** Opening Text passage block **
Then in addition to those types of opportunities where we can grow a big category at a sort of an enhanced rate of growth. I think throughout the company, there are some fill-in opportunities and one that’s not going to be huge overnight and probably even over the long term. I don’t think is an enormous category. But we recently started in Lilly Pulitzer, some enhanced home product. And the concept there is to be the destination of choice for sort of an elevated elegant hostess gift. And we’ve started out with a small assortment of items, some picture frames and things like that. But we’re pleased with the early performance and we think we can do some business in that space. I think we’ve got similar opportunities like that across the company.
Operator: Next question; Paul Lejuez with Citigroup.
Tracy Kogan: It’s Tracy Kogan filling in for Paul. I had 2 questions. The first 1 was on your SG&A. In fourth quarter, I was wondering if you could talk about how much markdown levels or either up or down versus last year? And then what was freight relative to last year? And then for both of those pieces, what’s embedded in your gross margin guidance for 2023? I think you said moderately up, just wondering assuming for markdowns and promotions versus freight? And then I have a follow-up when you’re done with that.
Tom Chubb: Okay. Freight, pretty much return — the freight rates pretty much returned to pre-pandemic levels in the fourth quarter. And our use of airfreight was down considerably from what it had been earlier maybe a tiny bit elevated from pre-pandemic. So there really wasn’t a lot of freight noise in our fourth quarter. And going into ’23, we’re really not — where freight rates are much better and we think our supply chain, we have accelerated our merchandising calendar. So we’re really expect very little airfreight this year. So I don’t think freight will really be much of a negative factor at all in gross margins in ’23.
Tracy Kogan: And on the markdowns?
** Closing Text passage block **
> [Work required]: Continue the earnings call transcript above, picking up after its last line.
** Opening Extracted entries block **
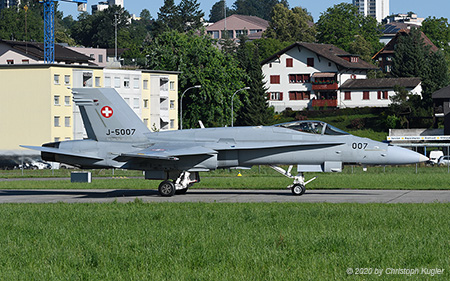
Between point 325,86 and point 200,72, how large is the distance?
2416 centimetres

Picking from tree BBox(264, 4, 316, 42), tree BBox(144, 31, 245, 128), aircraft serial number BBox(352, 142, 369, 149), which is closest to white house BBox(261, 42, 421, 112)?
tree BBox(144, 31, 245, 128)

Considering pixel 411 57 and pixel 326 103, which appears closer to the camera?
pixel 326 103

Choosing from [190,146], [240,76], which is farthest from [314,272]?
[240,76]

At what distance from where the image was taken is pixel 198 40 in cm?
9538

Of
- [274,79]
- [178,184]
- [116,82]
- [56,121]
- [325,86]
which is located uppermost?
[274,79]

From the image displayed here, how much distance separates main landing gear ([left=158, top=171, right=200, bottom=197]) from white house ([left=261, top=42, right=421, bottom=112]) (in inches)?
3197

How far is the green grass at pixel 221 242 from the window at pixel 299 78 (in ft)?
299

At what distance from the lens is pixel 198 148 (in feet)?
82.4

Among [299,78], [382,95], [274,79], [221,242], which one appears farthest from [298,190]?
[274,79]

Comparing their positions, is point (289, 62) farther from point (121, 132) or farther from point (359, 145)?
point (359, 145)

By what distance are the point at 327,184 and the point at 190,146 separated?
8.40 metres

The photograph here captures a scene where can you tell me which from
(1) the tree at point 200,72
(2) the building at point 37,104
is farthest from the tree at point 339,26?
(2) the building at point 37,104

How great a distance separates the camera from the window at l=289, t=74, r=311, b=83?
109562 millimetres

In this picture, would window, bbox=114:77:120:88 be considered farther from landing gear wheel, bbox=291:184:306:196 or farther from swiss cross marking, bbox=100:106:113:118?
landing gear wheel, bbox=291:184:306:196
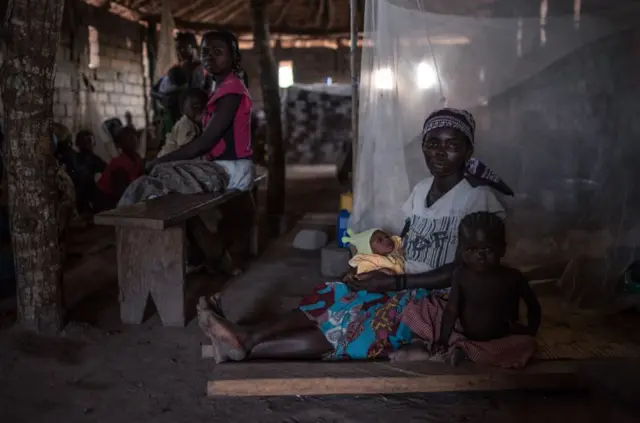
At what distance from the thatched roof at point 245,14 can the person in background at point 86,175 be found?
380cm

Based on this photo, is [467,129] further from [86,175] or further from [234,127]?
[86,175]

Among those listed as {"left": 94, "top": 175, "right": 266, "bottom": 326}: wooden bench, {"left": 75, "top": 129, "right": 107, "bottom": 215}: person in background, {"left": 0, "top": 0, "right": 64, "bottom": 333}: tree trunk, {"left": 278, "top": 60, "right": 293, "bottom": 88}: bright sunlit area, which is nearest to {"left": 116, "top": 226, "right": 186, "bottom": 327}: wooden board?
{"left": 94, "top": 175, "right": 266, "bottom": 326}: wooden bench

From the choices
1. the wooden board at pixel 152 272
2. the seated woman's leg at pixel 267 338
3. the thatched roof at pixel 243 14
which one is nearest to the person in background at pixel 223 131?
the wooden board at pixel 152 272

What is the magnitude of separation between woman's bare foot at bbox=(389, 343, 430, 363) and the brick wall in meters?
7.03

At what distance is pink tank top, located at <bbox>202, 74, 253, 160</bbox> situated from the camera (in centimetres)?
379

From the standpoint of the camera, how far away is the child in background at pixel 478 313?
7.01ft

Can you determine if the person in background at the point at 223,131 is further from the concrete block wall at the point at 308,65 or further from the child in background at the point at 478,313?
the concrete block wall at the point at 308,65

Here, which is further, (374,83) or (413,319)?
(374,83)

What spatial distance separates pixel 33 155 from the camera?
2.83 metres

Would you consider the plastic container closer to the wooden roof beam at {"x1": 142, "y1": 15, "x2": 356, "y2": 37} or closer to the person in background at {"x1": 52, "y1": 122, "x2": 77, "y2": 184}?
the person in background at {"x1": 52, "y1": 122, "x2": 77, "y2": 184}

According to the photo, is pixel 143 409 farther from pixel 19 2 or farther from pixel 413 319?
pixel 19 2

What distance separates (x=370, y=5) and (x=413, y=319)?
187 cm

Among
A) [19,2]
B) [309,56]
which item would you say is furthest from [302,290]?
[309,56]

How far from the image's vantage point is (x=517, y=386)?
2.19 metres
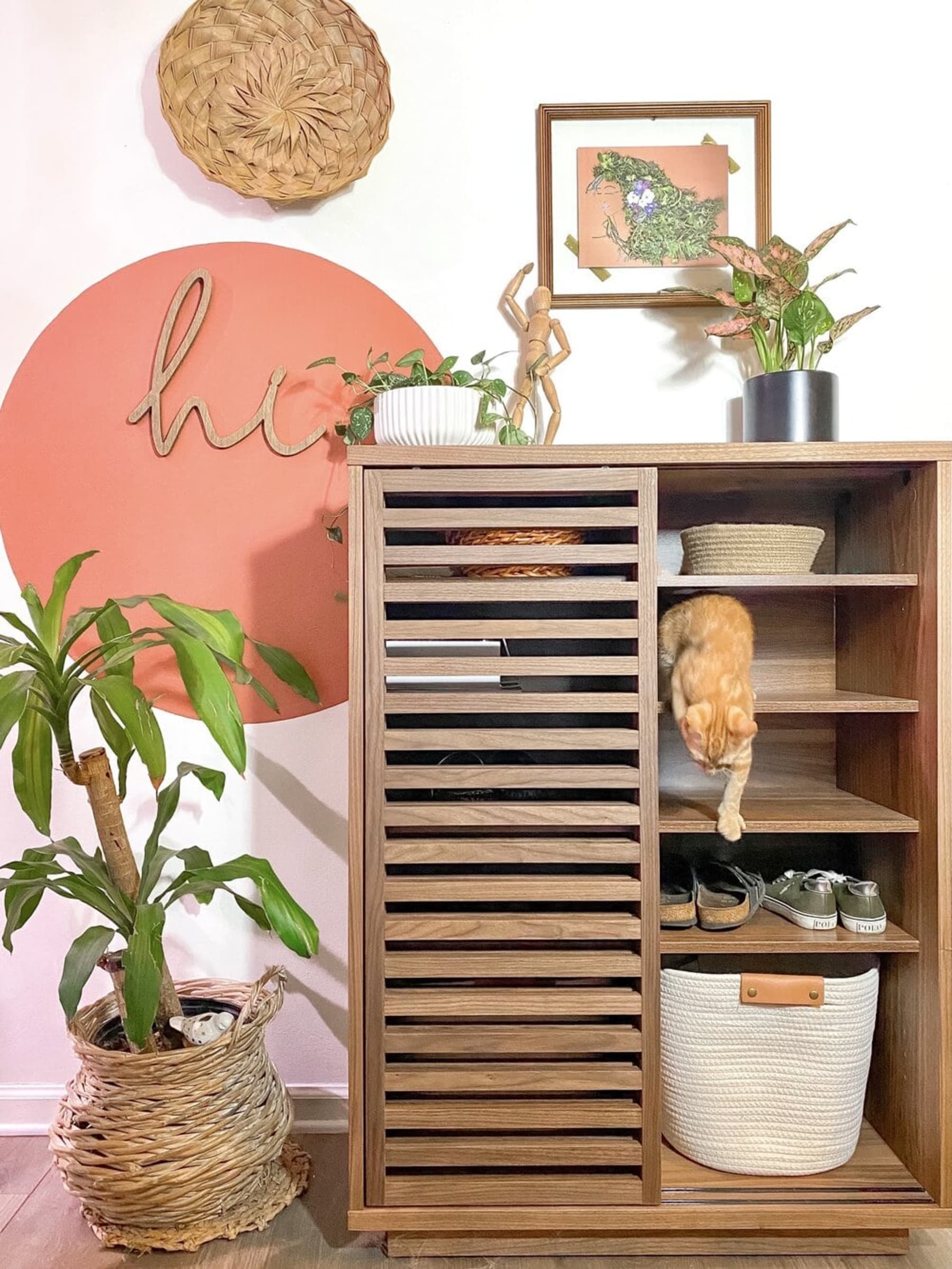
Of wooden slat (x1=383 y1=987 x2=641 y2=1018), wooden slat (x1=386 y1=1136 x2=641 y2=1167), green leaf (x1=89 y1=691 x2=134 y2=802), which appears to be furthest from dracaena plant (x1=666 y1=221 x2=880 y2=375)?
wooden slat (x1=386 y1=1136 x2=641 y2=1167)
** Closing Extracted entries block **
** Opening Extracted entries block **
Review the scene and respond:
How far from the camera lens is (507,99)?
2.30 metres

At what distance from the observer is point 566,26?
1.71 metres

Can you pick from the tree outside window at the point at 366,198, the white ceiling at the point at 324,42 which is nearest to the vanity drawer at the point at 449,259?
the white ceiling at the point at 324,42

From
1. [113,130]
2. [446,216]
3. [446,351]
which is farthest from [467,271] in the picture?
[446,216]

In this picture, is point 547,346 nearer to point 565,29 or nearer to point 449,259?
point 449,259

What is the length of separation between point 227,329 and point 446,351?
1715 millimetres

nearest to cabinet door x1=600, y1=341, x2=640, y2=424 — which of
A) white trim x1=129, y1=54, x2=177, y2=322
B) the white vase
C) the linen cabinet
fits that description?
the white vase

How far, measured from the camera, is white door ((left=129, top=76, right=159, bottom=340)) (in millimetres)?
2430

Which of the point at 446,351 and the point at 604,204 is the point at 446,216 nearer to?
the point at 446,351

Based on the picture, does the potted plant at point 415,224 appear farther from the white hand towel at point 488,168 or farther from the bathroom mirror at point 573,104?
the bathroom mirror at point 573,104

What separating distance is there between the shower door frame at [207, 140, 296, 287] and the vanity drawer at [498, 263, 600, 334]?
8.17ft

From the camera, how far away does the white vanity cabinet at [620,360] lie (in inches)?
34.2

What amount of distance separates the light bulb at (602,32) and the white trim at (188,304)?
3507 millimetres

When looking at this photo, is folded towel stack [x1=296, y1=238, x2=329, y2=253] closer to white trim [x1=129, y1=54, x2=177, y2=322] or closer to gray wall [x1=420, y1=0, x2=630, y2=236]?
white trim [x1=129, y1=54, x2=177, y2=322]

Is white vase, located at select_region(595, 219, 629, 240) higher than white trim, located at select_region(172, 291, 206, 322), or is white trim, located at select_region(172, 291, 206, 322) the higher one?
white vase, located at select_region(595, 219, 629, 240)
** Closing Extracted entries block **
> [Response box]:
Scott Grassmyer: As far as inventory markdowns. Yes, to me, we had — we had in our Emerging Brands group. We did take some inventory markdowns last year. And we do not anticipate anniversary-ing those. Lilly flash sale, we think we’ll be a little bit smaller in ’23 than it was in ’22. And so overall, I think our inventory markdown rates will be a tiny bit less year-over-year. And we think we’ll start with a little bit higher IMU, modestly higher IMU and then we do have the add of the Johnny Was business for the full year which will help. And then wholesale will be a little bit lower piece of mix. So I think we have some mix advantages. They’ll be running through ’23 that will help gross margin some.
Tracy Kogan: Got it. And then I just had a follow-up. I think you said you expect to open 10 or more Johnny Was stores. And I was wondering if you could talk about what you — what the new store model there looks like in terms of the new store investments and your payback period compared to Tommy or Lilly store. And I was wondering how many of those leases you’ve actually signed already for 2023?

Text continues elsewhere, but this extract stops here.